真夜中であるにも関わらず、平然と大声で喋り大笑いするイグニス様のせいで、無駄に防音魔法を部屋に張る羽目になってしまったではないか。酔い潰れたバージルをきちんと部屋まで送り届けておいて正解だった。これで2人して雑魚寝とかしてたら、絶対めんどくさいことになってたもんこの状況。


「さあホーク! 誰もが羨む俺という極上の降誕祭プレゼントを与えられし世界一、否! 宇宙一幸運な男よ! なんでも望みを言うがよかろう! このイグニスサンタがそなたに最高の夜を贈呈してやろうではないか! フゥハハハハハハハ!」


「安眠」


「うん?」


「安眠が! 欲しいでーす!」


「なんと! この俺を放置して寝たいとでも言うのか!? そんなバカな!」


「バカはテメエだオラァ! いいですか陛下! 明日の朝になったら遊んであげますから! 今日はもうおとなしく寝ましょうよ!」


「うーむ……だいぶ俺の完璧な降誕性 DE ドキドキ計画と違う結果になってしまったようだが、そなたが寝たいと申すのであれば致し方なし。よかろう、今宵は引き下がってやろうではないか! 俺が他人の都合に合わせて己のしたいことを諦めるなぞ、滅多にない貴重な経験だぞホーク!」


やれやれしょうがないなあコイツは本当にどうしようもない愚か者だ、みたいな態度丸出しで、真っ赤なサンタクロース姿で深々とため息を吐くイグニス陛下。本気で叩き出してやろうかコイツ。

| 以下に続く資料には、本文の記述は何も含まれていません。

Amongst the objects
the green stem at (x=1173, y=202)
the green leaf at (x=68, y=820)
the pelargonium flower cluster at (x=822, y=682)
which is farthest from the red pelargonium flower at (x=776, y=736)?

「言っておきますけど、朝の4時とか5時とかに叩き起こされたらしばき倒しますからね??」


「……無論、そのような無粋な真似はせぬとも! さあ眠るがよいホーク! このイグニス・マーマイトが、そなたに確かな安眠を約束しようとも!」


嘘だ! 絶対そうしようと思ってたでしょ今。本当にもう、全く陛下と来たら。


最後の最後にとんだお騒がせイベントが挟まってしまったが、まあ、これも陛下らしいと言えばらしいか。明朝どんだけハイテンションな彼が待ち構えているのかと想像するだけで、うへえー! となってしまいそうになるが、まず間違いなく降誕祭の朝を楽しく盛り上がれるであろうことは疑いようもない。ほんと、陛下マジ陛下って感じだぜ全く。